__Problem statement__
Arrange the entries below as a numbered list, dropping any blank lines. Leave out the picture markers and keep only each line's text.
═══ Supplied data ═══
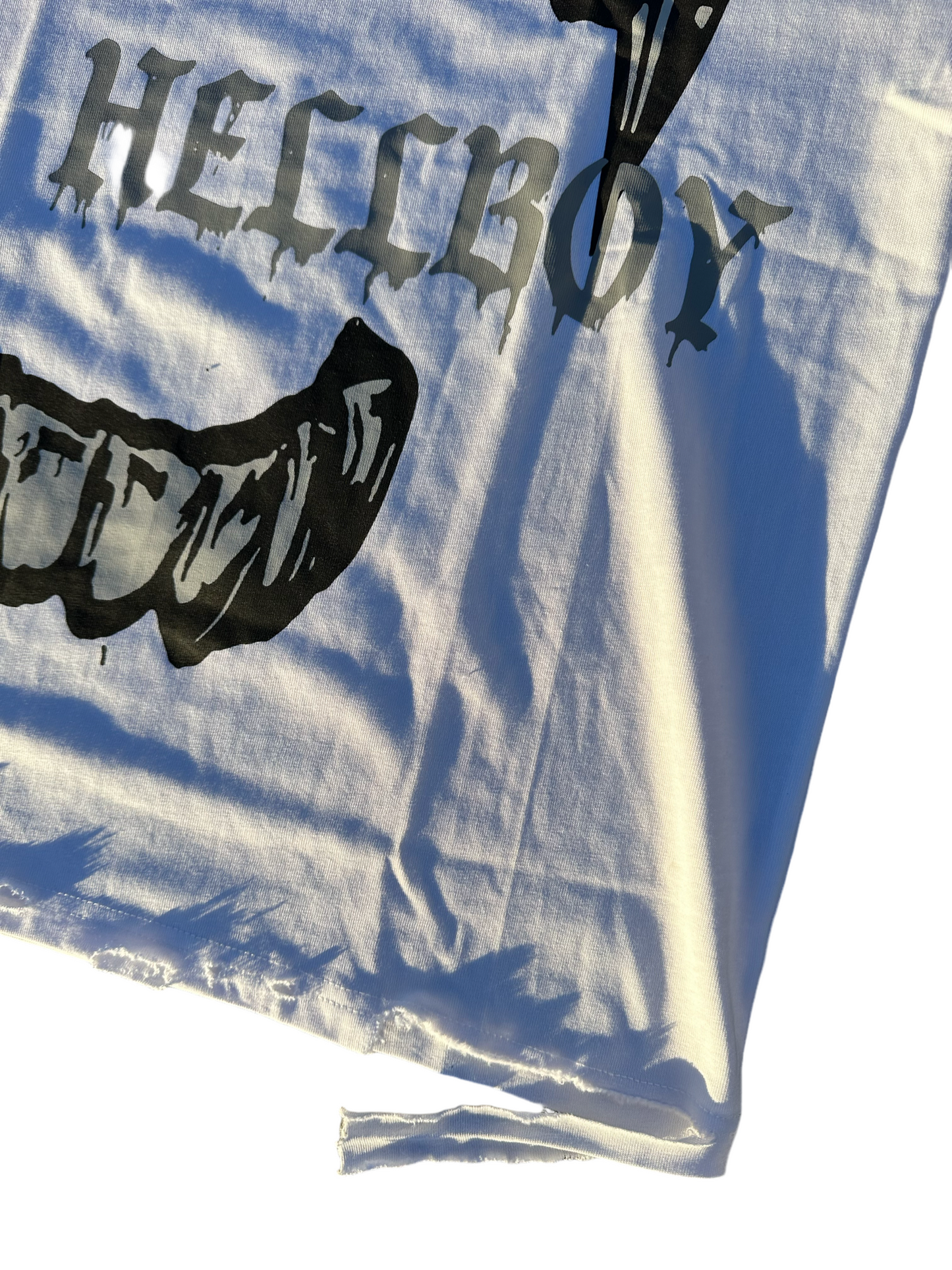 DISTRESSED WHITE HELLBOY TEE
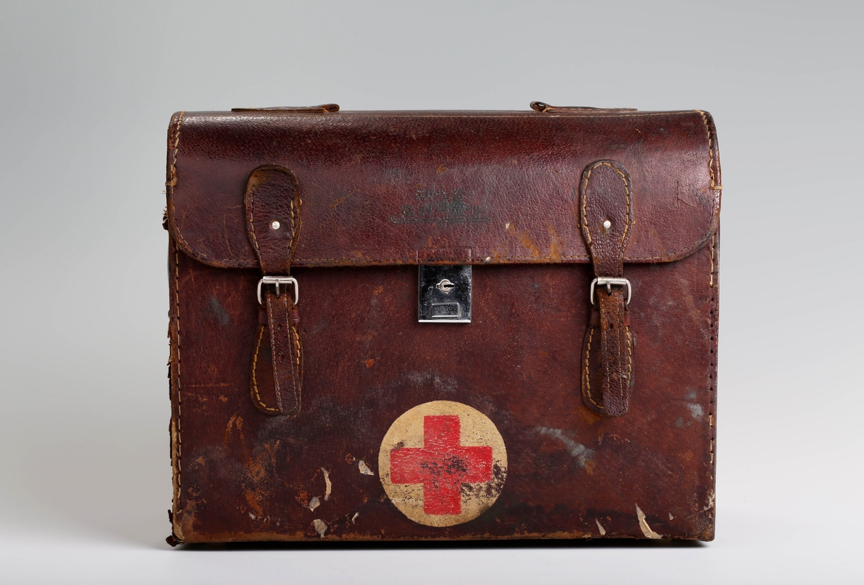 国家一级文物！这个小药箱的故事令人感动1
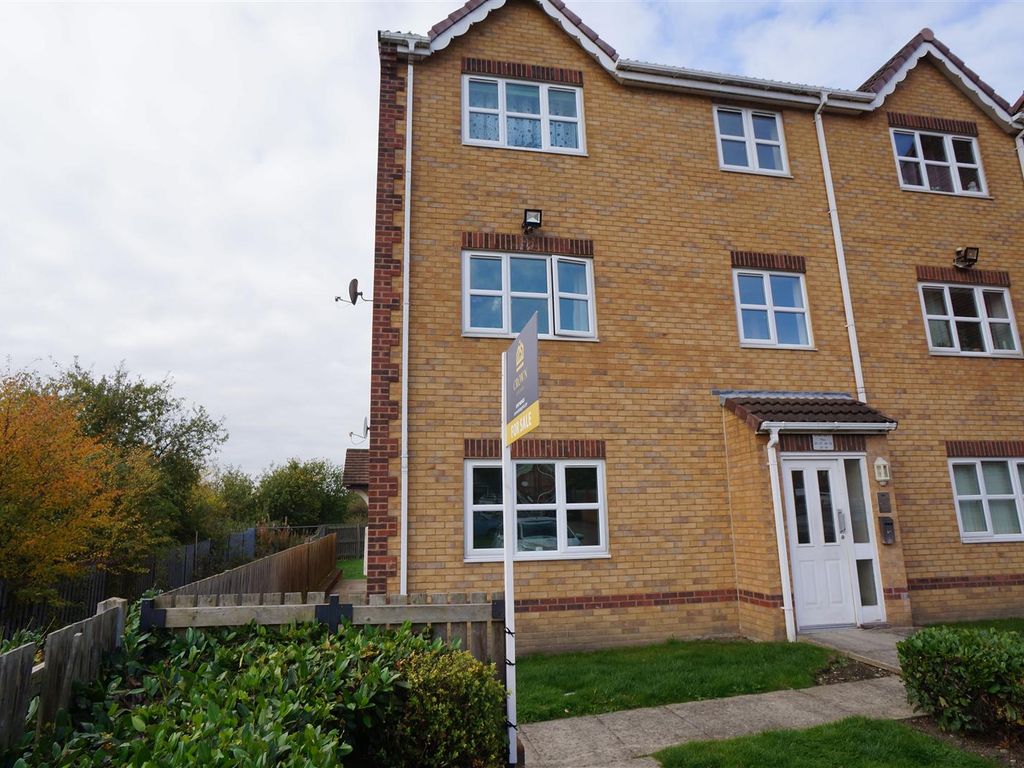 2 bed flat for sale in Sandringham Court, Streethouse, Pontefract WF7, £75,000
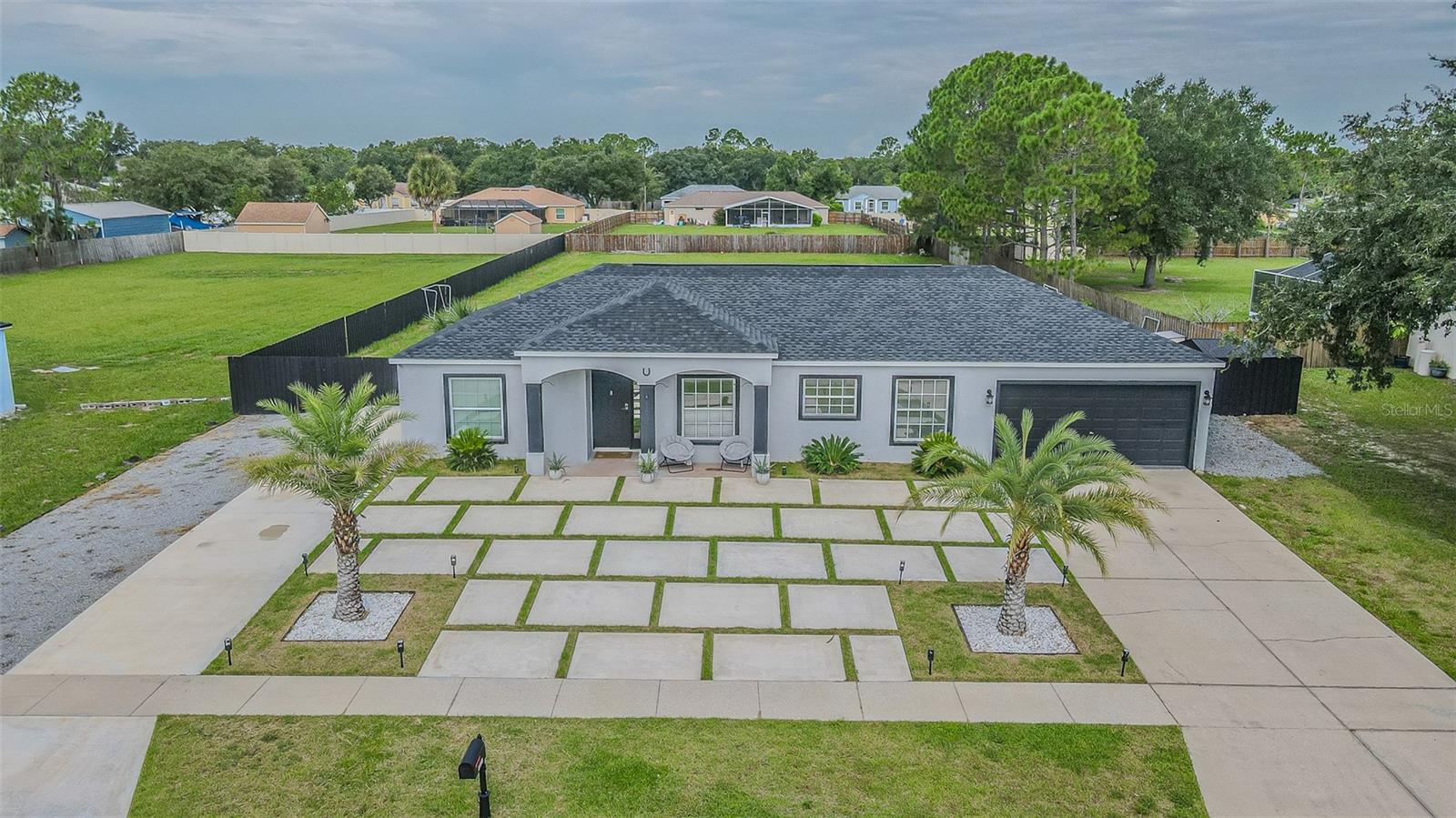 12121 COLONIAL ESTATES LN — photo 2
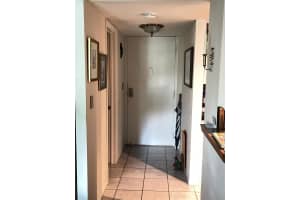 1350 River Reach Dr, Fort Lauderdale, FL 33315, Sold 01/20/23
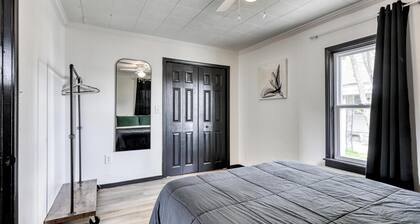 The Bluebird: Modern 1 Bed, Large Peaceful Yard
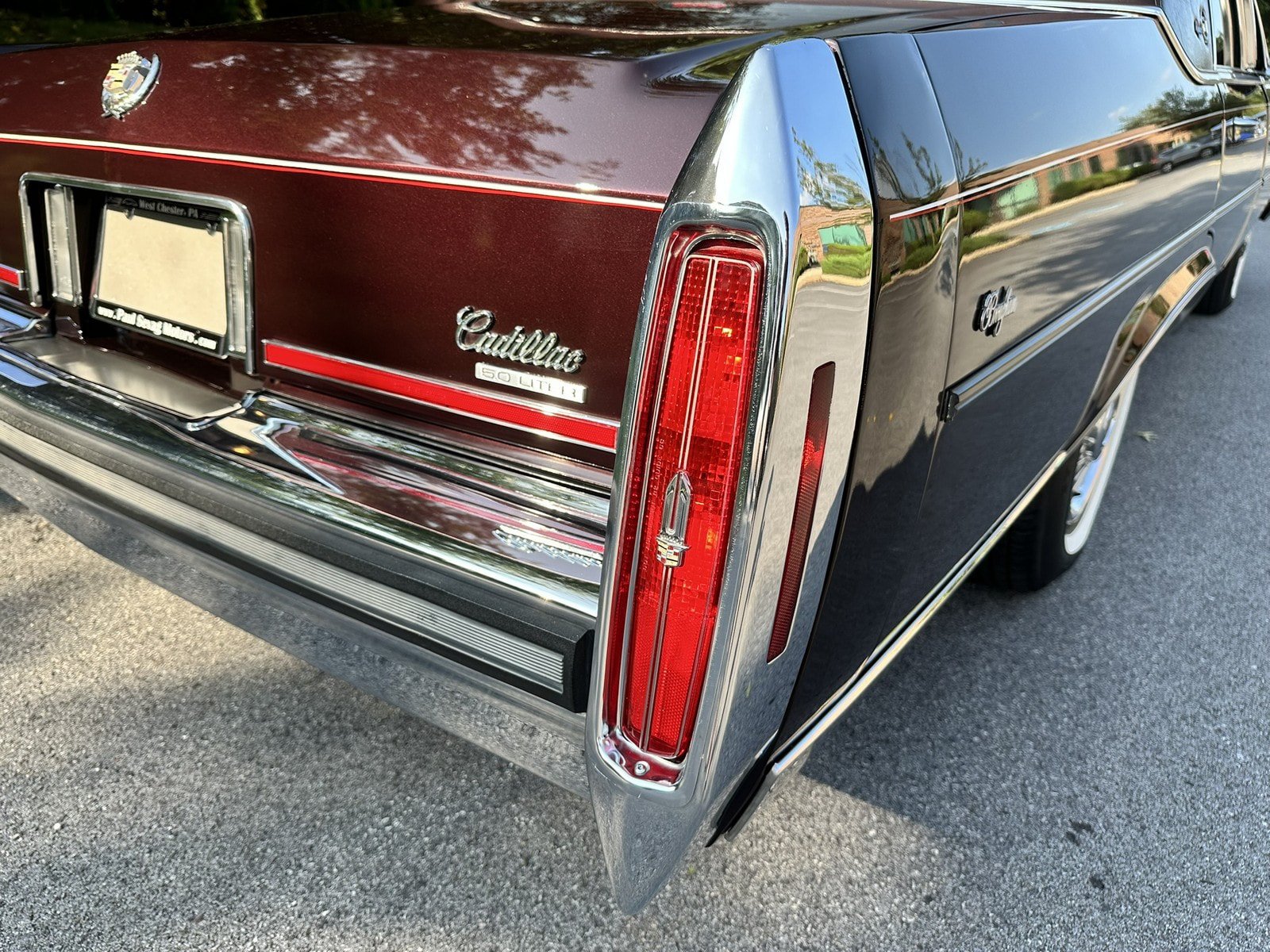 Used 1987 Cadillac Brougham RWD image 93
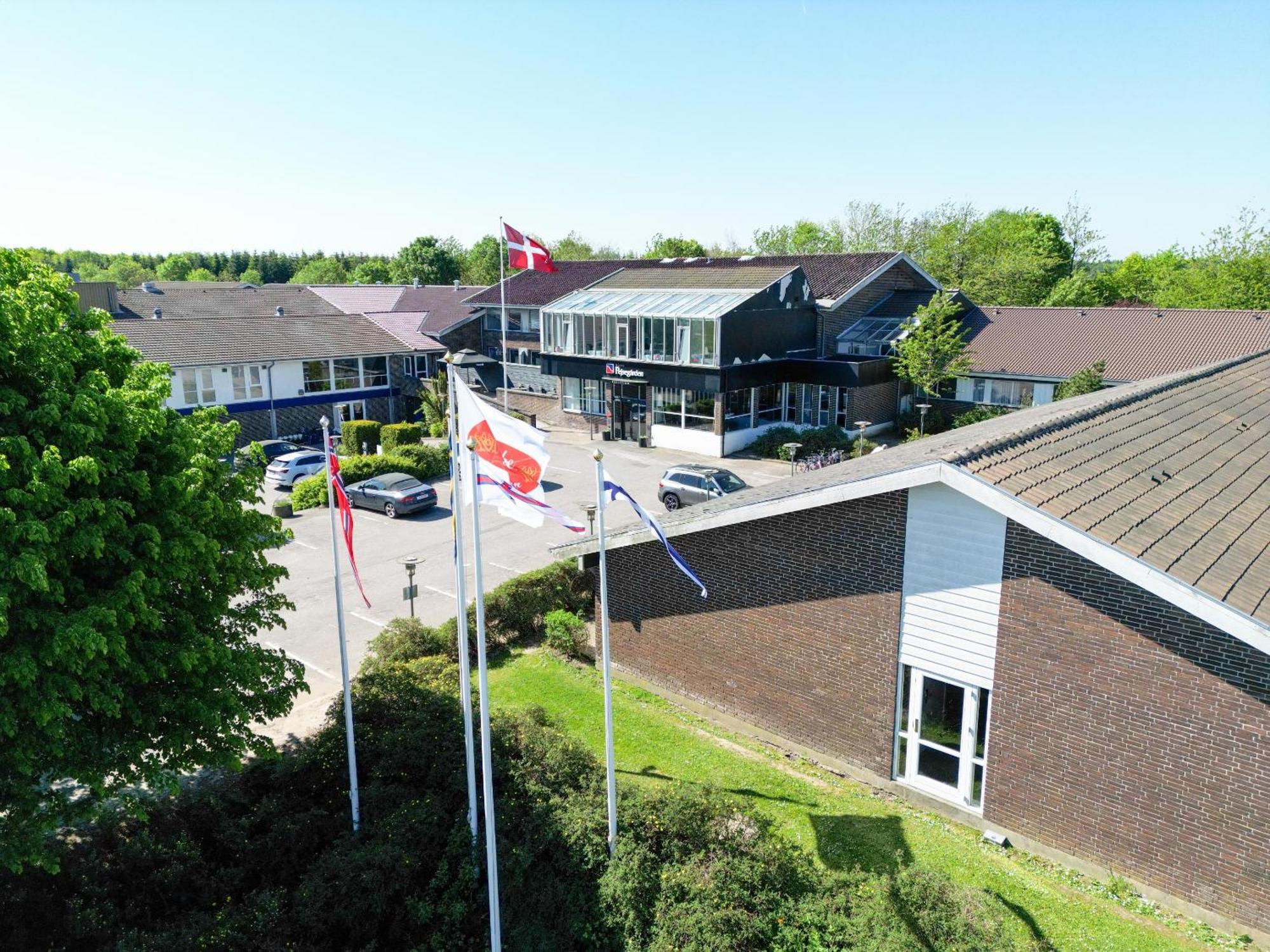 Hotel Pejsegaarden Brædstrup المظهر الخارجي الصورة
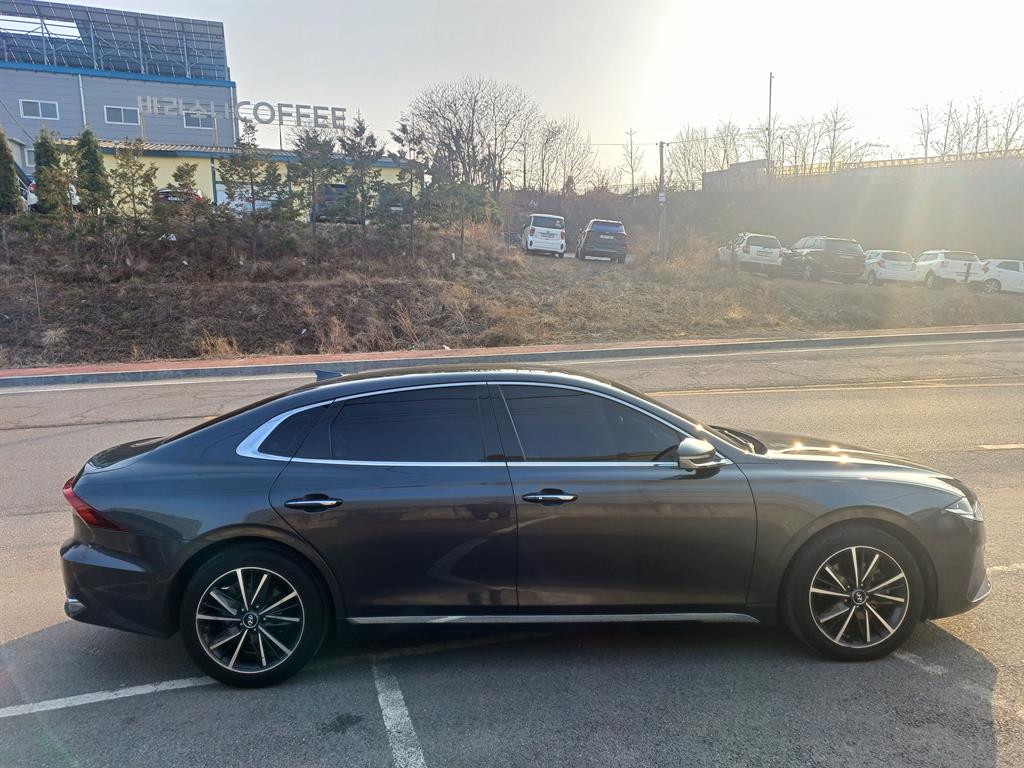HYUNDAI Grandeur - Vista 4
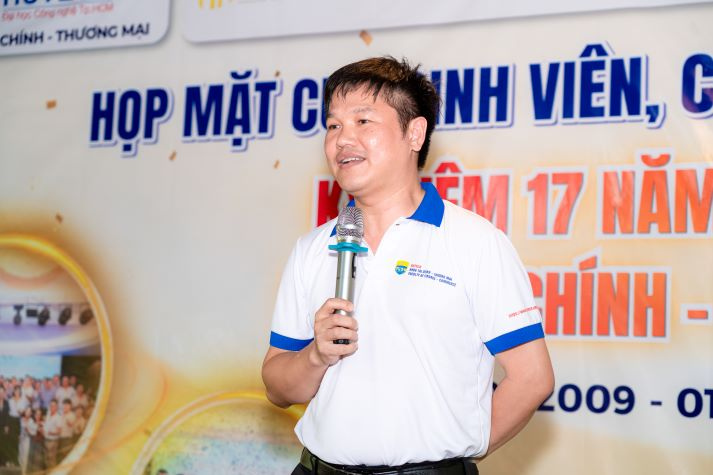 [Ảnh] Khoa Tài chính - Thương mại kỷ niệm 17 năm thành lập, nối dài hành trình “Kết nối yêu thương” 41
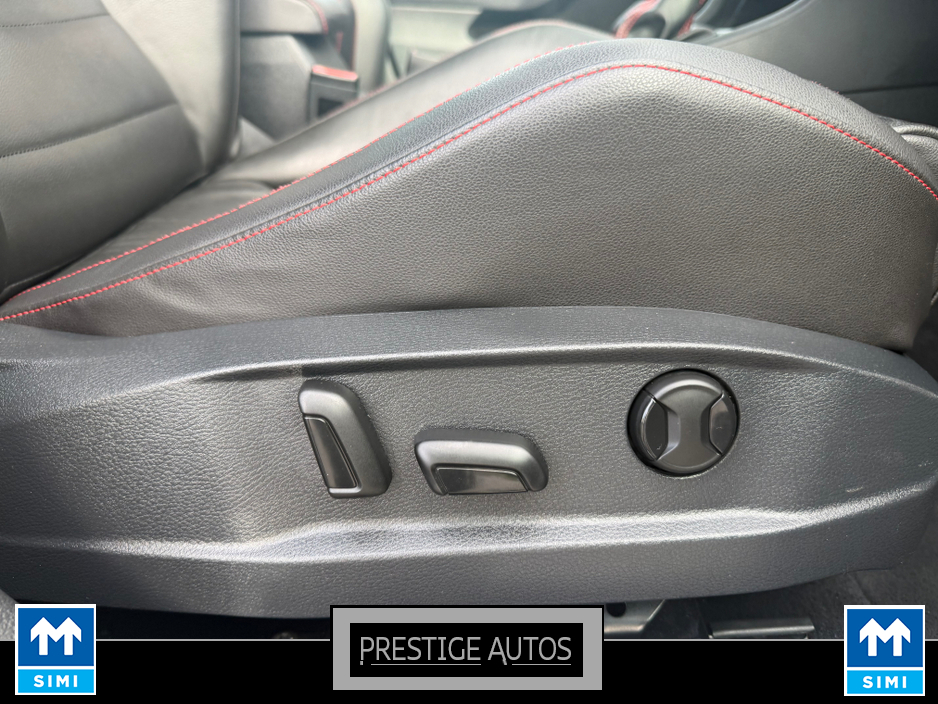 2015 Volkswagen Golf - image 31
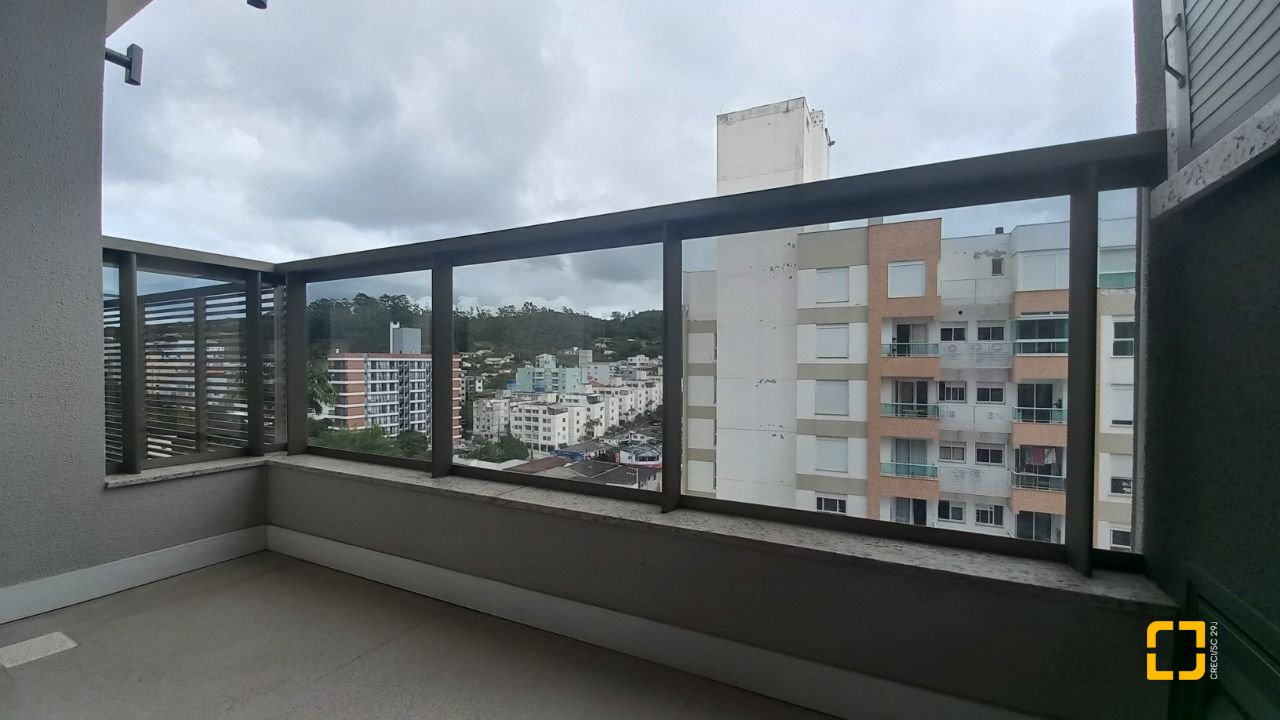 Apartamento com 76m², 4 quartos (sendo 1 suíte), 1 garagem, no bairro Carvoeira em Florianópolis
═══
__Answer space__
1.  DISTRESSED WHITE HELLBOY TEE
2.  国家一级文物！这个小药箱的故事令人感动1
3.  2 bed flat for sale in Sandringham Court, Streethouse, Pontefract WF7, £75,000
4.  12121 COLONIAL ESTATES LN — photo 2
5.  1350 River Reach Dr, Fort Lauderdale, FL 33315, Sold 01/20/23
6.  The Bluebird: Modern 1 Bed, Large Peaceful Yard
7.  Used 1987 Cadillac Brougham RWD image 93
8.  Hotel Pejsegaarden Brædstrup المظهر الخارجي الصورة
9. HYUNDAI Grandeur - Vista 4
10.  [Ảnh] Khoa Tài chính - Thương mại kỷ niệm 17 năm thành lập, nối dài hành trình “Kết nối yêu thương” 41
11.  2015 Volkswagen Golf - image 31
12.  Apartamento com 76m², 4 quartos (sendo 1 suíte), 1 garagem, no bairro Carvoeira em Florianópolis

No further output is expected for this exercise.